Tareas:
a - Enumera las acciones violentas que el texto sobre Arguedas atribuye a los antiguos terratenientes.
b - Escribe la continuación del texto sobre Arguedas a partir de su última oración.

Texto mostrado:
•••
Con lo que quería decir que era irremediable que se mate, que ese zorro y ese lobo, que esos dos mundos estallaban dentro de su ser, que había un signo fatal en lo más profundo, esencial y hondo de su vida. Que la lucha encarnizada de esos toros en pugna no había terminado, conflicto de lobo y zorro que se devoraban, que él sufre hasta el cáliz de la amargura más atroz (como Vallejo en la circunstancia de la Guerra Civil Española). Porque el propio Arguedas es escenario de esa conflagración. Lo dice él mismo de este modo:
¿Hasta cuándo durará la dualidad trágica de lo indio y lo occidental en estos países descendientes del Tahuantinsuyo y de España? ¿Qué profundidad tiene ahora la corriente que los separa? Una angustia creciente oprime a quien desde lo interno del drama contempla el porvenir. Este pueblo empecinado —el indio— que transforma todo lo ajeno antes de incorporarlo a su mundo, que no se deja ni destruir, ha demostrado que no cederá sino ante una solución total.
Y el otro bando, la otra corriente? Esa es aún más compleja, intrincada, turbia, cambiante, de varia y contradictoria entraña, en los «pueblos grandes». Los antiguos terratenientes, antiguos por el espíritu, están serenos, libres de escrúpulos de conciencia; el patrón de su conducta no ha sido perturbado, manejan los puños, blanden el garrote e hincan las espuelas, duramente; son los dueños.
8. El conflicto incluso empieza con el uso, abuso —amor odio— de creación de un nuevo lenguaje, conflicto, desesperación, invención a fragua viva que es necesario resolver para seguir viviendo.
•••
Preguntas sobre la geometría de la escena:
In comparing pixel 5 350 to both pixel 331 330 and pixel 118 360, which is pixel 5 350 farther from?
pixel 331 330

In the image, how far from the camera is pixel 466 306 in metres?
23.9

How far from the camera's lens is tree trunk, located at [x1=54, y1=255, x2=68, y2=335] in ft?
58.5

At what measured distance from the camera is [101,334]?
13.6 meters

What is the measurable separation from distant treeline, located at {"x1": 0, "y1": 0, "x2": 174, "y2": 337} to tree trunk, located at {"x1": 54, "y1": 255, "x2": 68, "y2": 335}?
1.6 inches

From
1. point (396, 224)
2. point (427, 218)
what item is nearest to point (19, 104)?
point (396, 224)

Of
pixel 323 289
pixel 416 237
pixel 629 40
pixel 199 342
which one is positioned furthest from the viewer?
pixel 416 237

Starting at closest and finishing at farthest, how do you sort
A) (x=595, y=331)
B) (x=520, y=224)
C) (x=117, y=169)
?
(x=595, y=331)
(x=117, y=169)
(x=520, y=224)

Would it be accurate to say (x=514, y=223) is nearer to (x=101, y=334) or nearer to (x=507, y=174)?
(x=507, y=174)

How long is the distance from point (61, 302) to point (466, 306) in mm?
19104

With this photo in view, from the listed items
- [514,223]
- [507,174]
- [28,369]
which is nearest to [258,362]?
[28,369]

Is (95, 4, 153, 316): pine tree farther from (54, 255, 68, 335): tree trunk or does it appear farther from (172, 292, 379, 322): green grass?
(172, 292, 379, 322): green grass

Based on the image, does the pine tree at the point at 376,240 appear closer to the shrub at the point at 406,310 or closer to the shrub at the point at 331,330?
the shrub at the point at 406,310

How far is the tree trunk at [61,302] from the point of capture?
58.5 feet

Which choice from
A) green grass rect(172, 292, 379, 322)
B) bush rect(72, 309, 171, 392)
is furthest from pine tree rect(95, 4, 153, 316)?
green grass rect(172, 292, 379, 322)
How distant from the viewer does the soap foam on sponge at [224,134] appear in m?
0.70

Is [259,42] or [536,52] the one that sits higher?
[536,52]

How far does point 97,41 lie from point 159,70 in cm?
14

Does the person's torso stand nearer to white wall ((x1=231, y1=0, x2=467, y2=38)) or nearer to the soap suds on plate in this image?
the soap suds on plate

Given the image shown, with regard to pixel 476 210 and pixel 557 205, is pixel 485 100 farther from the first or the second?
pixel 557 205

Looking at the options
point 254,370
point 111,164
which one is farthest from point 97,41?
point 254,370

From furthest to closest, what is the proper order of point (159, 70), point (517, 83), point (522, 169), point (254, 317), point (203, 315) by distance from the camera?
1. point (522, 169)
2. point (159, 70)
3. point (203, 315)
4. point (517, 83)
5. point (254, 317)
•••
Respuestas:
a - Manejan los puños, blanden el garrote e hincan las espuelas.

b -
En este sentido, me conmueve mucho, porque es como una concesión y un fracaso límite, que Arguedas declarase expresamente en su artículo «La novela y el problema de la expresión literaria en el Perú», que había necesariamente que escribir en castellano, él que sentía, amaba, sufría y se esperanzaba en quechua, que fue consolado en su abandono y en sus orfandades en quechua, confesándonos cómo marca el consuelo que dan los que sufren más (como eran y son los indios) a los que sufren menos; él que aprendió a amar en quechua en la quebrada de Viseca, tiene que aceptar en su trabajo de escritor —y frente al dilema irresoluble, sabiendo que cuando los indios en sus novelas hablan en ese idioma es una ficción o una farsa, porque eso no ocurre en la realidad— había que aceptar necesariamente que ellos hablen y él escriba en castellano.
9. Hay allí un pozo, la pugna al rojo vivo de esas dos orillas o vertientes que no corren armoniosas o parejas sino que se atacan y mutuamente se matan, tanto en nuestro país como al interior de nosotros mismos, aunque como Vallejo en Trilce y después en España, aparta de mí este cáliz, tengan que meter al castellano en un caldero ardiente, a fuego intenso y sacarlo al rojo vivo y chancarlo inclementes con riesgo primero (como lo dice Vallejo al declarar respecto a la construcción del lenguaje en Trilce, que «Sólo Dios sabe hasta qué bordes espeluznantes me he asomado y en donde pudo fenecer mi pobre ánima viva») para sacar un producto nuevo, un castellano indianizado, que es lo que ocurre con José María Arguedas, para finalmente ambos inmolar su vida en aras de este fuego sagrado, la literatura a la cual nos acercamos reverentes porque la sentimos en ellos auténtica piedra sagrada, ara de altar, luz de verdad y por cuya razón nosotros mismos ofrendamos también nuestra vida.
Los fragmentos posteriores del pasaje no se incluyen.